=== Assignment ===
Below are the records; give again exactly the line with "Approximate centers as (x, y) in pixels.", the line with "Leukocytes: (274, 294).", and each line that lies between them, and nothing besides.

-- Data extract follows --

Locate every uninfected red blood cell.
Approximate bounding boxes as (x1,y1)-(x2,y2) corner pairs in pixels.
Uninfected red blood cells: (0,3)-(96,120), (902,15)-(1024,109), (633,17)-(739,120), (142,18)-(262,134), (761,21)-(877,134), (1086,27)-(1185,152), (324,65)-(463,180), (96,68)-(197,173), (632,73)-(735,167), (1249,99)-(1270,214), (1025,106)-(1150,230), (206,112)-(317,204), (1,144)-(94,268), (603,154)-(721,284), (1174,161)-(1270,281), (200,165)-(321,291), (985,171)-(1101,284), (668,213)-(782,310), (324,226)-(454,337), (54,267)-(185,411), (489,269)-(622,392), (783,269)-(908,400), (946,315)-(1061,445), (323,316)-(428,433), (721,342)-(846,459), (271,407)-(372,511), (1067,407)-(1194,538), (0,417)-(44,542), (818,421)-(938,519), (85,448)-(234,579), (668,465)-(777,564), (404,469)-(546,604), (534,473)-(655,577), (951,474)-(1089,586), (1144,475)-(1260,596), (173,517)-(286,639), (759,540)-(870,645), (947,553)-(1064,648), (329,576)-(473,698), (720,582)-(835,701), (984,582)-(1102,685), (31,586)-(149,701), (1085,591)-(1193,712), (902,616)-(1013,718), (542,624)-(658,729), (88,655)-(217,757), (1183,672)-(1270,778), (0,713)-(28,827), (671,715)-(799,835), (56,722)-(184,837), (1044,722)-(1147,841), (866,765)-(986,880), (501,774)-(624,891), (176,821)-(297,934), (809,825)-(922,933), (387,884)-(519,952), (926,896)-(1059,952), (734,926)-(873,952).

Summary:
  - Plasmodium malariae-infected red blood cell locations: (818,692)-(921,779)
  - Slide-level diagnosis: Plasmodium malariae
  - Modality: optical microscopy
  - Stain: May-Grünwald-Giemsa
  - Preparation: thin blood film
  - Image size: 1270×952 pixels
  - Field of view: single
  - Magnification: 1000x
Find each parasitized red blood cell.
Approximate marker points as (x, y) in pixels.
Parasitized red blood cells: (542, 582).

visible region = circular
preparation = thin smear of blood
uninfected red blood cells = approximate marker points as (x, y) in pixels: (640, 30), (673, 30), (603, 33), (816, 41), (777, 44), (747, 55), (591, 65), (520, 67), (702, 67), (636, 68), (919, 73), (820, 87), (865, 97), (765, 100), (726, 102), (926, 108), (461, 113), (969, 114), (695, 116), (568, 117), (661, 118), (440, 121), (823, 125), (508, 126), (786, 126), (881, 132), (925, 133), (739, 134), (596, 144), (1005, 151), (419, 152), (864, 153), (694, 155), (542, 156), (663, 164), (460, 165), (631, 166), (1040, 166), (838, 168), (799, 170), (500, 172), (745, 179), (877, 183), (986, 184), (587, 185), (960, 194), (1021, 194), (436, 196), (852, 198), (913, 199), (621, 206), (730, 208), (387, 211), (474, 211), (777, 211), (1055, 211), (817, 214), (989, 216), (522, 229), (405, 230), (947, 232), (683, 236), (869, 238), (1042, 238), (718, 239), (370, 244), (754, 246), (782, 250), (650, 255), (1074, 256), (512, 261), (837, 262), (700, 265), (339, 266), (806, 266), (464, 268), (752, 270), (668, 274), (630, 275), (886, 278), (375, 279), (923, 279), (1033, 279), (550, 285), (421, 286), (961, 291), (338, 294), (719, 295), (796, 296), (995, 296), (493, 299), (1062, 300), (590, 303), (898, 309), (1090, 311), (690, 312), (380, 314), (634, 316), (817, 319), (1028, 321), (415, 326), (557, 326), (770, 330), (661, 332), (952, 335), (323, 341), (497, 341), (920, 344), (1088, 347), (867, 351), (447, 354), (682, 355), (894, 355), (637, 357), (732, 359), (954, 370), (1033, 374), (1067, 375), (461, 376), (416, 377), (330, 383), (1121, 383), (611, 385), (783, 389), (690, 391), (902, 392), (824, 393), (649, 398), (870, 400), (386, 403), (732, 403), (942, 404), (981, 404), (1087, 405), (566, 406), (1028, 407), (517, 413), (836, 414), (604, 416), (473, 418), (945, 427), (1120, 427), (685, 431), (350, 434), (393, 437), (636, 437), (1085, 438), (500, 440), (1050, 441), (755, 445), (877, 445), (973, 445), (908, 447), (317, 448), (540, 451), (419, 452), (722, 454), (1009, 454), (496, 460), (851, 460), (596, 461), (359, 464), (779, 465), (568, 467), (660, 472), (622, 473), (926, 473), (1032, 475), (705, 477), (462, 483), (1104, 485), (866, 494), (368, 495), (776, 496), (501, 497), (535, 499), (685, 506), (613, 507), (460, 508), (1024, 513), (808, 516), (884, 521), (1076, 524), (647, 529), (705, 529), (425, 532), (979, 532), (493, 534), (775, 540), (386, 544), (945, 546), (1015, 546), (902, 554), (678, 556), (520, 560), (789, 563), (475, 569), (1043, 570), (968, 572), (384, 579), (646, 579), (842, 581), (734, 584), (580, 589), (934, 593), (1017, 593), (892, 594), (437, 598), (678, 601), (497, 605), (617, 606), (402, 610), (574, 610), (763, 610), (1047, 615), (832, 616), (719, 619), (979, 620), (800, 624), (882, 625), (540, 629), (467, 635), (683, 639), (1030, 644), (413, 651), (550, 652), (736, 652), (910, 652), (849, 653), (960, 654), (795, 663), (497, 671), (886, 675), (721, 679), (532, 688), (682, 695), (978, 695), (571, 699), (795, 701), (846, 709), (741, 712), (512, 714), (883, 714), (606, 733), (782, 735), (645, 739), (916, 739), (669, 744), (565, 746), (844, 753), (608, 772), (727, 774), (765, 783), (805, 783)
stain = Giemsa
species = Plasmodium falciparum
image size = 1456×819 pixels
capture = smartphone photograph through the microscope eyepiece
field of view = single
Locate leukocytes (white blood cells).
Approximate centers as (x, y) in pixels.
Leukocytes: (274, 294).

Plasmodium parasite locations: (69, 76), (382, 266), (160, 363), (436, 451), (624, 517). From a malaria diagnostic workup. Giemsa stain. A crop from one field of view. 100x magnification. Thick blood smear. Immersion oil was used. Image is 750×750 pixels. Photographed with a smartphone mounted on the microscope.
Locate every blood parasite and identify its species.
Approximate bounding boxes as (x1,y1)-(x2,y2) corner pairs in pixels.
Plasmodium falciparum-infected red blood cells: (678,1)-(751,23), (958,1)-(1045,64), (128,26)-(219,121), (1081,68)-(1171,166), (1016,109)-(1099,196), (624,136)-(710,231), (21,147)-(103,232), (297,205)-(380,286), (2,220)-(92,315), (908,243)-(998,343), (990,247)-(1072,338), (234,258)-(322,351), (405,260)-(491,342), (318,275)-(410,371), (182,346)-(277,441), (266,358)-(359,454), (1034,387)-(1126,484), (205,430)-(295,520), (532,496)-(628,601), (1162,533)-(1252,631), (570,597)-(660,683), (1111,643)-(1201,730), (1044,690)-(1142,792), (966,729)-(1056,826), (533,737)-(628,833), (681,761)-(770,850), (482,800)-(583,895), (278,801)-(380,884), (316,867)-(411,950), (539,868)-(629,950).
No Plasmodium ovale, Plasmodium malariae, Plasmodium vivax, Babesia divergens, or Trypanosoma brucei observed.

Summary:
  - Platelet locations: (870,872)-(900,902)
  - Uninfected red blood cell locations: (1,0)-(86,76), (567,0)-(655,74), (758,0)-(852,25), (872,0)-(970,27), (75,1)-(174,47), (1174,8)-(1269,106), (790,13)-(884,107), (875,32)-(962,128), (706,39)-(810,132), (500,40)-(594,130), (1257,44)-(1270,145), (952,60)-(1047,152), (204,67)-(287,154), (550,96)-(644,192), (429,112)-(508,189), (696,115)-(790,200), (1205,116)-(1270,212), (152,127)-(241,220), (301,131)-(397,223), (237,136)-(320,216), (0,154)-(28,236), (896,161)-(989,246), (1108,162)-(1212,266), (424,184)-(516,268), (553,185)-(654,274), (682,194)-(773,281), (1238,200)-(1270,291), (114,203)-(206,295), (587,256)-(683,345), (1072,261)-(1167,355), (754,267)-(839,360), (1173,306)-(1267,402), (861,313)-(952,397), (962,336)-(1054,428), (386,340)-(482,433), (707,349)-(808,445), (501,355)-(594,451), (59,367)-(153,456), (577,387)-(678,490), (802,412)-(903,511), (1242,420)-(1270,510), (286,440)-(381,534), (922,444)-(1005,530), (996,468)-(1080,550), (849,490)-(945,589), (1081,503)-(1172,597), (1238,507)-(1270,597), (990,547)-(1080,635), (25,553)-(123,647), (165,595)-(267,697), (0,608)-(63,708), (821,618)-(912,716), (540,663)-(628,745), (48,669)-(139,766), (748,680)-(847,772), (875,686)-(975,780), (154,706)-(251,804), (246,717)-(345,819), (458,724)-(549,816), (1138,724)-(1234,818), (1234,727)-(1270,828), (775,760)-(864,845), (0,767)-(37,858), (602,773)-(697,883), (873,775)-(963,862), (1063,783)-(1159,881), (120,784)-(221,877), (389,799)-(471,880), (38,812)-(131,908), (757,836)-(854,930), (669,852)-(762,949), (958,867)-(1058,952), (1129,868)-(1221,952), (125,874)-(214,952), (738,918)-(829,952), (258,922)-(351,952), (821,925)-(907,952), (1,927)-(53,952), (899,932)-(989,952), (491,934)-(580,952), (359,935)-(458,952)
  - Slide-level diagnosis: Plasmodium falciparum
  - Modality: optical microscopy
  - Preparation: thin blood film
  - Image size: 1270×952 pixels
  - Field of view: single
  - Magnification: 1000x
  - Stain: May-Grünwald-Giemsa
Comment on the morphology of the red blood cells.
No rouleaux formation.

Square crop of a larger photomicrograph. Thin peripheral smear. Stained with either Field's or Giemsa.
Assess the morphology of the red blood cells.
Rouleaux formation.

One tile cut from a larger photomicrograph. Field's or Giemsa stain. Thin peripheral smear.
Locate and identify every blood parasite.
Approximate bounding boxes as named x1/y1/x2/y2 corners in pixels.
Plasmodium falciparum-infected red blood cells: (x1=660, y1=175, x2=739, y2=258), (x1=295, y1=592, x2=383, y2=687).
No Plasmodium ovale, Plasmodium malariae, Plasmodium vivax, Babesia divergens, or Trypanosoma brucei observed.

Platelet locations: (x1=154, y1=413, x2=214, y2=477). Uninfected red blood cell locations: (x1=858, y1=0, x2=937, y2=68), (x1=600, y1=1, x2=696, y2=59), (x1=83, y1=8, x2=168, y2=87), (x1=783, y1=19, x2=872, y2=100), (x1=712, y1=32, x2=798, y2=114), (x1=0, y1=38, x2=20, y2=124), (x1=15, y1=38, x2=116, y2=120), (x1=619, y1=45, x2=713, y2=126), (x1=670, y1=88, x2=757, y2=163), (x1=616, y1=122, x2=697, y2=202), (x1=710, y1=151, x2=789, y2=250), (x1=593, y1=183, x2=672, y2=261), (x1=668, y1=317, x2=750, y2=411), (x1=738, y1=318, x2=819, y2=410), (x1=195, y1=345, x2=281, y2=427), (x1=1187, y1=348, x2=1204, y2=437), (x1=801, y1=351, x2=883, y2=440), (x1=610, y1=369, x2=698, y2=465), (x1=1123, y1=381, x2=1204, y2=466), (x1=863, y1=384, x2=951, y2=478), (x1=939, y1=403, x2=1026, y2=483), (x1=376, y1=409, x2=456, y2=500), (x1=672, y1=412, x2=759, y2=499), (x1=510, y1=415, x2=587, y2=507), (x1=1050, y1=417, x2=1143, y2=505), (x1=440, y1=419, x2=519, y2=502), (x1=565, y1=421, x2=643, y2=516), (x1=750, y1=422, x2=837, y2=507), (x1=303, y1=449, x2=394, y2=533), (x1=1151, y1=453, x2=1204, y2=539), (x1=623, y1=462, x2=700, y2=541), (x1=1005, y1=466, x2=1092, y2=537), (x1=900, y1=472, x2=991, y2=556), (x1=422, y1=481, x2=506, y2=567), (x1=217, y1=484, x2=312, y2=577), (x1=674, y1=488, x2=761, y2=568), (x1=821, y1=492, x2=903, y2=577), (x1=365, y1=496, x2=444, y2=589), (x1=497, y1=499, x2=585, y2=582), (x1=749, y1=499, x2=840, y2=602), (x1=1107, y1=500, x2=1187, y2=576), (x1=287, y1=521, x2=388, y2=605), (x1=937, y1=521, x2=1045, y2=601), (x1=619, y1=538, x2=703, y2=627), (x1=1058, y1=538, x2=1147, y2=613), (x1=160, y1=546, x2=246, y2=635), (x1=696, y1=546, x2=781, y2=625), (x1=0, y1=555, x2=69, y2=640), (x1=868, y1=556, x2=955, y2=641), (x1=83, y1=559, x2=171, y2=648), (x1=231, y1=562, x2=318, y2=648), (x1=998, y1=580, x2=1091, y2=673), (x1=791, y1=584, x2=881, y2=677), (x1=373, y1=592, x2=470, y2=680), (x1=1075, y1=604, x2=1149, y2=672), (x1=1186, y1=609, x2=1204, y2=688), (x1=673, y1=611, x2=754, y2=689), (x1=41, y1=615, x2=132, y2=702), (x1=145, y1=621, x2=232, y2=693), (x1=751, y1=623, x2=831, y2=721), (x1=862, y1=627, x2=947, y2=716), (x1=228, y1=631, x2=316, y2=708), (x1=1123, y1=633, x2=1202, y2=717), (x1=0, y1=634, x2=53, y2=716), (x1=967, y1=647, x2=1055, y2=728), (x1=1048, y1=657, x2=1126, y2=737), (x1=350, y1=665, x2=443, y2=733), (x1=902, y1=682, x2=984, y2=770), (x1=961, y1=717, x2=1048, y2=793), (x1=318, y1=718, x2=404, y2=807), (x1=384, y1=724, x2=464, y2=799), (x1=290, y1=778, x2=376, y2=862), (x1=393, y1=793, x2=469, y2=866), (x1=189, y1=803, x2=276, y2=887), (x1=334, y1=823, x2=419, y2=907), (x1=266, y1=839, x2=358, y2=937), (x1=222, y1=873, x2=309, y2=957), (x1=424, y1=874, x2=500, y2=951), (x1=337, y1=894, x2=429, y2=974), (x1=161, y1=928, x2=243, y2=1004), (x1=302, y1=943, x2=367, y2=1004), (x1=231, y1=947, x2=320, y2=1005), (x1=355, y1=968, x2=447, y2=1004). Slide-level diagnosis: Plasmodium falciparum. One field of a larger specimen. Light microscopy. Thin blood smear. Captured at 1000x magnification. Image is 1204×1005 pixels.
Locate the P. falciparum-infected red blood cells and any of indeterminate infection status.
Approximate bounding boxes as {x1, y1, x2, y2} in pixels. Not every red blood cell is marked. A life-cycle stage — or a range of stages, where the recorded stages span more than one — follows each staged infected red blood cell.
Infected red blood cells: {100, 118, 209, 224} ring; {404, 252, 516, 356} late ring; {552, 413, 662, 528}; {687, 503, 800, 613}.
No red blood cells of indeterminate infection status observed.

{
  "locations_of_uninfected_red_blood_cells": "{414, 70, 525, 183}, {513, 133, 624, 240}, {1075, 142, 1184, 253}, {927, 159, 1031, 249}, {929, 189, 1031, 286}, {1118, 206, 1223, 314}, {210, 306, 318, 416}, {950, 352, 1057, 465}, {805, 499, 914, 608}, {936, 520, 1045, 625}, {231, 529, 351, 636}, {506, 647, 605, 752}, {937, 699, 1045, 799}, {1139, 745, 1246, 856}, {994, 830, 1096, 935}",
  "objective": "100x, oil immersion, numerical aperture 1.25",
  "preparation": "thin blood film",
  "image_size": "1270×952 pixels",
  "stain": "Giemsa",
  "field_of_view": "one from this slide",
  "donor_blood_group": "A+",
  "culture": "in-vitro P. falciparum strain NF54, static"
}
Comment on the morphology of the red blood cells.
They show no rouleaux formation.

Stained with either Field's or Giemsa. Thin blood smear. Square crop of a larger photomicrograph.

-- Data extract concluded --

=== Answer area ===
Approximate centers as (x, y) in pixels.
Leukocytes: (274, 294).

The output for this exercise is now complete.